## PASSAGE TO READ
Infrared thermometers might be ‘hygiene theatre,’ but they won’t harm your brain

TORONTO — The infrared thermometers increasingly being used as COVID-19 screening measures at Canadian entry points and businesses are not able to catch every case of the novel coronavirus, but there is no reason to believe they will harm your brain.

That latter claim has been circulating on social media in recent weeks, including in a video that has garnered more than two million views since it was posted to YouTube on Aug. 11.

In the video, a man shares a social media postof which he says he does not know the origin, attributed to “an Australian nurse” for whom no name is given.

The author of the post says that “an infrared thermometer must never be pointed at someone’s forehead, especially babies and young children,” but does not provide any evidence to back that up. He or she seems especially concerned with the pineal gland, a small organ that produces melatonin and other hormones, but does not explain why that the gland is in any way affected by the use of forehead-scanning thermometers.

That, experts say, is because there is no evidence.

“There’s zero truth to that claim,” Dr. Isaac Bogoch, an infectious disease specialist with Toronto’s University Health Network, told CTVNews.ca on Thursday via telephone.

“I honestly don’t know what to say about it. It’s insane, it’s wrong, and it’s crazy that something like this could still be amplified and even believed.”

Moreover, while the post quoted in the video expressed concern about “infrared rays” coming from thermometers, infrared thermometers do not transmit any rays or any other form of radiation; they only measure infrared wavelengths coming from the body.

“It’s not sending any kind of signal,” Dr. Haris Sair, director of neuroradiology at Johns Hopkins University, told The Associated Press in July.

Additionally, Sair said, the thermometers measure temperature at the body’s surface – not several centimetres into the brain, where the pineal gland is located.

The Australian Associated Press reported Aug. 25 that similar claims had been made in widely-circulated posts on Facebook and Instagram. The Instagram post it referenced has since been flagged by the platform as containing verifiably false information.

## REQUIRED ACTION A
Quote the part of the article on infrared thermometers that opens with the words containing "Additionally, Sair said, the" and closes with "gland is located.".
## REQUIRED ACTION B
Decide whether each statement agrees with the article on infrared thermometers, answering yes or no and quoting the deciding words: (i) The video was posted to YouTube on Aug. 11. (ii) Infrared thermometers send rays into the body. (iii) The pineal gland produces melatonin.
## REQUIRED ACTION C
Continue the article on infrared thermometers from where it stops.

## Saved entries

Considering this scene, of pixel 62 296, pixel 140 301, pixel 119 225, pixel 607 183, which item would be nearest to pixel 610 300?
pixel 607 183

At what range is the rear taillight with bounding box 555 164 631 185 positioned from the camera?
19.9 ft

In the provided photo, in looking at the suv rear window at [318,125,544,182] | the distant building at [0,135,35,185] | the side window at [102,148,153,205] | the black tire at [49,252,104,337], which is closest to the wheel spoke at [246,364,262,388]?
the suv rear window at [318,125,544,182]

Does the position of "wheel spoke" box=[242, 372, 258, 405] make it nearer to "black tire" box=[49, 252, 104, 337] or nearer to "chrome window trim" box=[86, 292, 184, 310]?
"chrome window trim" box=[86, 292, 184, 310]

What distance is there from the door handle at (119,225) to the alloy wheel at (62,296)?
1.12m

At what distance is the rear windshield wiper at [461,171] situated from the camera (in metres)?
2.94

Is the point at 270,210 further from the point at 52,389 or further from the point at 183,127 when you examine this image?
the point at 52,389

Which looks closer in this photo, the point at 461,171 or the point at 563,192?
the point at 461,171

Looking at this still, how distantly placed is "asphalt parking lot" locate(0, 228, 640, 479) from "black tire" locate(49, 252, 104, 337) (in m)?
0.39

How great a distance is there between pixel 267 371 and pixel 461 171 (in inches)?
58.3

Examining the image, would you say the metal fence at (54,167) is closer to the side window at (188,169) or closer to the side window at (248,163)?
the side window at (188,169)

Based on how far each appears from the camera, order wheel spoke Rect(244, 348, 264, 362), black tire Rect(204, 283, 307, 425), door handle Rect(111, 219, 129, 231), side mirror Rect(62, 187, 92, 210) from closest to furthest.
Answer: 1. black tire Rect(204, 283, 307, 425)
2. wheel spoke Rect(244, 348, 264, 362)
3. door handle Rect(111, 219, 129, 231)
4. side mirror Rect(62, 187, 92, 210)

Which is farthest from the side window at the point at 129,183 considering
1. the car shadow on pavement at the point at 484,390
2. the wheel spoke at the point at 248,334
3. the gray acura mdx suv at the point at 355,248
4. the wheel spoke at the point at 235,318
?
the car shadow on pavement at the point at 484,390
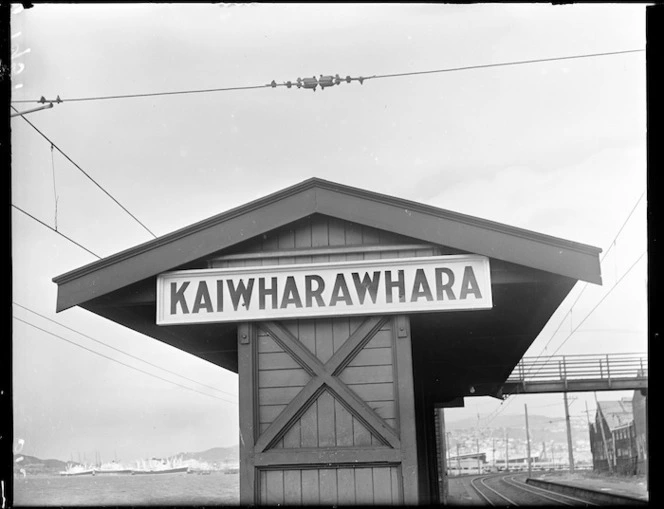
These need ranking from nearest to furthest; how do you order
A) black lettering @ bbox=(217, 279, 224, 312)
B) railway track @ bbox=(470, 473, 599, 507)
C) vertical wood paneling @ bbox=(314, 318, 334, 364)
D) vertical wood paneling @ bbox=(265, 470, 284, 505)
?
vertical wood paneling @ bbox=(265, 470, 284, 505)
vertical wood paneling @ bbox=(314, 318, 334, 364)
black lettering @ bbox=(217, 279, 224, 312)
railway track @ bbox=(470, 473, 599, 507)

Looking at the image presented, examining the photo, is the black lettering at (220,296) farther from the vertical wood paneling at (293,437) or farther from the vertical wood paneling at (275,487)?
the vertical wood paneling at (275,487)

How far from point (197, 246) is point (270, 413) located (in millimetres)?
1836

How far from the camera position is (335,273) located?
8016 millimetres

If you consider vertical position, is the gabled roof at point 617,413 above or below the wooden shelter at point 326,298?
below

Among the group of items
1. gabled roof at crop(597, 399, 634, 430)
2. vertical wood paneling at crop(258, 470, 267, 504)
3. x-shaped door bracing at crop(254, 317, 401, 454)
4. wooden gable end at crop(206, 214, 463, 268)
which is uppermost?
wooden gable end at crop(206, 214, 463, 268)

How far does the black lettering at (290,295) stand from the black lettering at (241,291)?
1.15 feet

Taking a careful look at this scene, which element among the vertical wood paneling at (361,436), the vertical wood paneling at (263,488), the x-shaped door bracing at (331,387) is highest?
the x-shaped door bracing at (331,387)

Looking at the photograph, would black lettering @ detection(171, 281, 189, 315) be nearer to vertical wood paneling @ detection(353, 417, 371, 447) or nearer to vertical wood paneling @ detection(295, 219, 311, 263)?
vertical wood paneling @ detection(295, 219, 311, 263)

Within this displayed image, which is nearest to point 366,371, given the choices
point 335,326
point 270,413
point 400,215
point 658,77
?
point 335,326

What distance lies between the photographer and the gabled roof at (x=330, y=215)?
768 cm

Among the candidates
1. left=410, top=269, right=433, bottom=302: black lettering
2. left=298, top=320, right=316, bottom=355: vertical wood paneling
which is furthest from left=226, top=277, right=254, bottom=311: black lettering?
left=410, top=269, right=433, bottom=302: black lettering

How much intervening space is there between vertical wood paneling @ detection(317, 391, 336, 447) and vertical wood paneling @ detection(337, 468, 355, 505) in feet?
0.93

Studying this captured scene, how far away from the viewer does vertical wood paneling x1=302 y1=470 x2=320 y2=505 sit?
303 inches

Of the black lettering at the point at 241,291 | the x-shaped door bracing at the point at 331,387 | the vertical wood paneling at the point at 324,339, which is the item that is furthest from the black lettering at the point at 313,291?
the black lettering at the point at 241,291
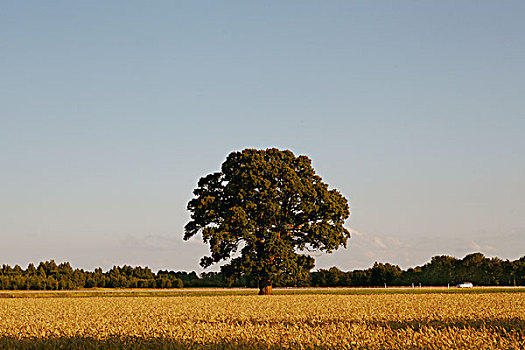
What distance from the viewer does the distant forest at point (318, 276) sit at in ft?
238

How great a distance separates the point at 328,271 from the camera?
75.2m

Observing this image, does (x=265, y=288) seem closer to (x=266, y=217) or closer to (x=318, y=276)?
(x=266, y=217)

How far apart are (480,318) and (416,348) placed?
930cm

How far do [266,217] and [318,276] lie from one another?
2481 centimetres

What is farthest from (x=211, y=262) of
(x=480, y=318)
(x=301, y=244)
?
(x=480, y=318)

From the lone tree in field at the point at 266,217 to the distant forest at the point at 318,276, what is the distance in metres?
19.8

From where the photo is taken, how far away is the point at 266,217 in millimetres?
52500

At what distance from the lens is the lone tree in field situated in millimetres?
51625

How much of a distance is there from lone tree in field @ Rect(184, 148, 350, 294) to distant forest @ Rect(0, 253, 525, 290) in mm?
19822

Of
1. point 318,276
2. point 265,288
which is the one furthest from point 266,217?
point 318,276

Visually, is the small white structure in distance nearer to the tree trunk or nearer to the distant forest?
the distant forest

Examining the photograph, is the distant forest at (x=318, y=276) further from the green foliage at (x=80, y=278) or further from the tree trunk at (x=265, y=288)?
the tree trunk at (x=265, y=288)

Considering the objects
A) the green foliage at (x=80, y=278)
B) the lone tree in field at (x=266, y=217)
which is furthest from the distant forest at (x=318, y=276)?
the lone tree in field at (x=266, y=217)

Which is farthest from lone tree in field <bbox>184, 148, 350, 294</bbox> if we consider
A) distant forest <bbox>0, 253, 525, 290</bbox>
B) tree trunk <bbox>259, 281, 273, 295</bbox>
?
distant forest <bbox>0, 253, 525, 290</bbox>
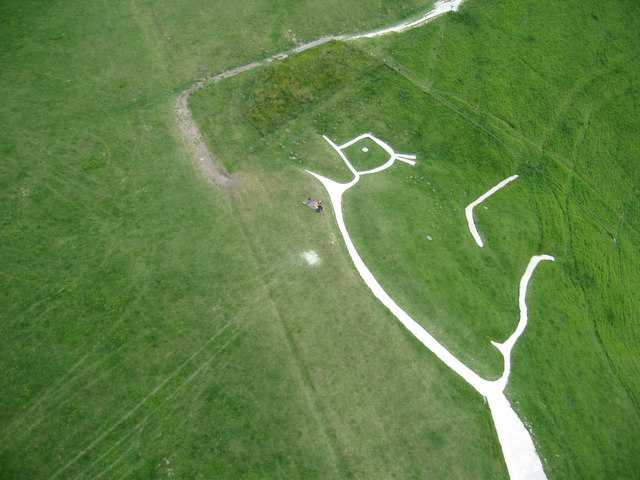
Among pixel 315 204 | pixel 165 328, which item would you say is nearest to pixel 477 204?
pixel 315 204

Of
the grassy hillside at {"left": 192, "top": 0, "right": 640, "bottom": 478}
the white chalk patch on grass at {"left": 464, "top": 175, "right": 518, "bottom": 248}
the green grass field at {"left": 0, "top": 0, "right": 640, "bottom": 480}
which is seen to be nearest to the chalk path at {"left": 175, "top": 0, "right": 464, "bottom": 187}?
the green grass field at {"left": 0, "top": 0, "right": 640, "bottom": 480}

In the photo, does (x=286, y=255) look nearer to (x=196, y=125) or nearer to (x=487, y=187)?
(x=196, y=125)

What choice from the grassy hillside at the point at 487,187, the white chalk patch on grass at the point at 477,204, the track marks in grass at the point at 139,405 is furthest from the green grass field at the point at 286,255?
the white chalk patch on grass at the point at 477,204

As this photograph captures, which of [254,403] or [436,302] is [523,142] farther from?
[254,403]

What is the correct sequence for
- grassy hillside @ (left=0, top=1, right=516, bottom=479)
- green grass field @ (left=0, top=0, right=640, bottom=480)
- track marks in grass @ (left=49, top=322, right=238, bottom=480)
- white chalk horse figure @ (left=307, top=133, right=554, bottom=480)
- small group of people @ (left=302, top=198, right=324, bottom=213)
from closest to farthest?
track marks in grass @ (left=49, top=322, right=238, bottom=480), grassy hillside @ (left=0, top=1, right=516, bottom=479), green grass field @ (left=0, top=0, right=640, bottom=480), white chalk horse figure @ (left=307, top=133, right=554, bottom=480), small group of people @ (left=302, top=198, right=324, bottom=213)

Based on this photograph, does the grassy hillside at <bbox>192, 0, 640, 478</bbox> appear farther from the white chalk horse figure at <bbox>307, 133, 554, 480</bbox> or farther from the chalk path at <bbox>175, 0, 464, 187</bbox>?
the chalk path at <bbox>175, 0, 464, 187</bbox>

## EXERCISE RESPONSE A
Additionally, Sair said, the thermometers measure temperature at the body’s surface – not several centimetres into the brain, where the pineal gland is located.

## EXERCISE RESPONSE B
(i) Yes: "since it was posted to YouTube on Aug. 11"
(ii) No: "infrared thermometers do not transmit any rays or any other form of radiation"
(iii) Yes: "a small organ that produces melatonin and other hormones"

## EXERCISE RESPONSE C
Infrared thermometers are considered to be more expensive and less accurate than those that measure body temperature by being inserted into the mouth. However, many businesses have chosen to use them because the lack of direct contact means they do not need to be sanitized every time they are used on a new person. Temperature checks with these thermometers have been mandatory at Canadian airports since June.

Temperature checks do not catch all COVID-19 patients, though, missing those who are asymptomatic as well as symptomatic patients who do not count fever among their symptoms.

This has led to criticism of the use of forehead temperature checks at entry points as a form of “hygiene theatre” – more about creating the perception of safety than ensuring that the virus is actually kept out.

“In general, they’re just not that effective,” Bogoch said.

“There’s a lot of reasons well beyond COVID-19 for people to have fevers, so you might get some false positives – and of course you’re going to miss a lot of people that just don’t have a fever at the right place at the right time.”

Dr. Anthony Fauci, director of the U.S. National Institute of Allergy and Infectious Diseases, said last month that the White House had stopped using the “notoriously inaccurate” temperature checks at its entrances.

Even though infrared thermometers are not very effective when it comes to stopping the spread of COVID-19, the psychological benefit their presence provides is real – and for that reason, Bogoch said, there might still be value in keeping them in use.

“I’m not discounting these devices altogether, because I think the psychology is important,” he said.

“It looks like they’re taking this seriously and they’ve got safety protocols in place – whether or not the safety protocol is effective is another story – but the optics are important to many.”